Kedua, sejumlah survei yang dilansir oleh aneka macam forum menunjukkan bahwa elektabilitas Jokowi berkisar antara 35-40 persen. Kendati masih teratas, angka elektabilitas sebesar itu sangat rendah dan rawan bagi seorang incumbent yang terus menerus melaksanakan pencitraan (permanent campaign) menyerupai Jokowi.

Elektabilitas Jokowi sanggup kian tergerus jika kinerja ekonominya jeblok, dan aktivitas pembangunan infrastruktur yang menjadi andalannya tidak memenuhi target.

Ketiga, survei tersebut sanggup dibaca, bahwa lebih dari 60 persen pemilih tidak lagi menghendaki Jokowi. Sementara Prabowo sebagai penantang terkuat, angka elektabilitasnya cenderung stagnan. Publik sedang mencari figur alternatif.

Pasar pemilih menjadi flat dan terbuka, alasannya tidak ada figur kandidat yang dominan. Gatot bersama sejumlah figur lain menyerupai Gubernur DKI Anies Baswedan, Gubernur Jabar Ahmad Heryawan, Gubernur NTB Tuan Guru Bajang Zainul Mahdi, dan sejumlah tokoh lainnya digadang-gadang sanggup menjadi penantang Jokowi.

Keempat, banyak partai yang tidak mempunyai figur internal yang berpengaruh dan sanggup dijual sebagai capres. Dalam sistem pemilu pileg dan pilpres dilakukan secara bersamaan, jualan capres yang terkenal sanggup mendongkrak perolehan bunyi parpol. Jangan kaget jika sesudah resmi pensiun, Gatot segera dipinang parpol.

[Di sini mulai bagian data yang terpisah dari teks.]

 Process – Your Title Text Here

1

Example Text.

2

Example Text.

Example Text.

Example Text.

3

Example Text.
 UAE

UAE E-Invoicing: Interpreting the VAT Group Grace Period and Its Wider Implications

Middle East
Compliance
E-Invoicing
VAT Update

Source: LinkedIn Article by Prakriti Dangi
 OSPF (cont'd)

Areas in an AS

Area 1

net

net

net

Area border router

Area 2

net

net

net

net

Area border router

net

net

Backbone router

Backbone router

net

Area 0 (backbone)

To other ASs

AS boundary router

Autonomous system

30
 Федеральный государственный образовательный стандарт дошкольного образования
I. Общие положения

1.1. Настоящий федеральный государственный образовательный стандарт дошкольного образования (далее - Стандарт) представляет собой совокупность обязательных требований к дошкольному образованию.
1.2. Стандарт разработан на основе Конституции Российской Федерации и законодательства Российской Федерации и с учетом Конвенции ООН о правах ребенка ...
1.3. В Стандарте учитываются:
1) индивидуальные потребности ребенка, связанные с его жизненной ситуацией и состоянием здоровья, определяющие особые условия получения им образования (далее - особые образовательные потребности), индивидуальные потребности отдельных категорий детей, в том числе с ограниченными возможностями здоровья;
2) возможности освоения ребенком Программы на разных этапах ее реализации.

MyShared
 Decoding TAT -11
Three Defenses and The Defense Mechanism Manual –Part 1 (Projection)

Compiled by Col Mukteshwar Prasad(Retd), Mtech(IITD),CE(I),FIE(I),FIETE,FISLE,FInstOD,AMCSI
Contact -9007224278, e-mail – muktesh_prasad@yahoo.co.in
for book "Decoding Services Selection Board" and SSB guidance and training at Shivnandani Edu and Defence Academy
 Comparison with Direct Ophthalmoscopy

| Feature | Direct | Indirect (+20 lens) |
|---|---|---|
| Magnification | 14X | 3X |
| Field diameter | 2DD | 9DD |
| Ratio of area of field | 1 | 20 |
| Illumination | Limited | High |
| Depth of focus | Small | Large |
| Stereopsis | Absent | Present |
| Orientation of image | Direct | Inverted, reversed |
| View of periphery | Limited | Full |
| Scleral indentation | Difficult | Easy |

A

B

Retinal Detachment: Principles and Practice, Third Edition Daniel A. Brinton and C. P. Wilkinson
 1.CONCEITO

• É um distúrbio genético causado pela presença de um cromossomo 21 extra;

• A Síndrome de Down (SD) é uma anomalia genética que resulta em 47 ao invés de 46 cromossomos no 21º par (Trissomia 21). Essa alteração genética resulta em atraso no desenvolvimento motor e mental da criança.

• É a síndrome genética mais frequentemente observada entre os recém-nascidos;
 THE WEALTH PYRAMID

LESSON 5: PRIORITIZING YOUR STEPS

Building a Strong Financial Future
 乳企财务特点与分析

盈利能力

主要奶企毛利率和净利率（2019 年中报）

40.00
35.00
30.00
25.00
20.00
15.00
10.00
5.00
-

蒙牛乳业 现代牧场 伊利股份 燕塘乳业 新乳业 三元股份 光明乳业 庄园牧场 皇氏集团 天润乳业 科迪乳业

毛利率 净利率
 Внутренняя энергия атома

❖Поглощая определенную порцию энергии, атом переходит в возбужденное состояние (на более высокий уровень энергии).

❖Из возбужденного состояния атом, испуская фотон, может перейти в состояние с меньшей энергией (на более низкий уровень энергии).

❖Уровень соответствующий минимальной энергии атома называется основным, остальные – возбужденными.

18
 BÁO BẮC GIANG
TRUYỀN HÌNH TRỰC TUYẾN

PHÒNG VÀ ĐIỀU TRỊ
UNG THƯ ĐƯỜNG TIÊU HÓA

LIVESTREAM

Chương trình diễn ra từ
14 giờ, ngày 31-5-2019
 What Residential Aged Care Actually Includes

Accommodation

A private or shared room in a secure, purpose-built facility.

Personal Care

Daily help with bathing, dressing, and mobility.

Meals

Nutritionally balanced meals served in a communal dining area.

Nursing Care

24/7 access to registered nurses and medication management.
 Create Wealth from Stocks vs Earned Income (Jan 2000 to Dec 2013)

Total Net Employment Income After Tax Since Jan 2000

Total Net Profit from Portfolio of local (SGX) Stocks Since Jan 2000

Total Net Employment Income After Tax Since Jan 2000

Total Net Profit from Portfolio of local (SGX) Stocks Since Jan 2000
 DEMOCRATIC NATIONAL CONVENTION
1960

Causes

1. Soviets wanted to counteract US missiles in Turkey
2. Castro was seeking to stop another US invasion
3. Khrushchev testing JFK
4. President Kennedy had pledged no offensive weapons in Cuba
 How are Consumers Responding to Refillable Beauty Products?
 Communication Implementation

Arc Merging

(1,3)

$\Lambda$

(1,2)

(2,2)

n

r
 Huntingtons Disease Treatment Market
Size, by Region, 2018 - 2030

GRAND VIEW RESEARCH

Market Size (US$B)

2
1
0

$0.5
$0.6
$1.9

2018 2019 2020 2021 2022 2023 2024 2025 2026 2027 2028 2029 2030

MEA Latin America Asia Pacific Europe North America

Kelima, percepatan pensiun Gatot jika dikapitalisasi sanggup menjadi modal berpengaruh bagi Gatot. Publik kita yang melo biasanya sangat bersimpati pada seorang tokoh yang didzalimi. Pengalaman SBY yang menentukan mengundurkan diri alasannya merasa kewenangannya sebagai Menko Polkam banyak diambil alih Presiden Megawati, menjadi salah satu contoh.

SBY yang semenjak awal telah menciptakan sekoci dengan mendirikan partai Demokrat kemudian menjadi penantang dan mengalahkan Megawati pada Pilpres 2004. Bukan mustahil skenario ini juga akan dijalani Gatot.

Inilah waktunya bagi Jenderal Gatot untuk menentukan posisinya dan memanfaatkan momentum. Meminjam nasehat Michael Korda seorang penulis Inggris terkenal, “If your posisition is anywhere, your momentum is zero.”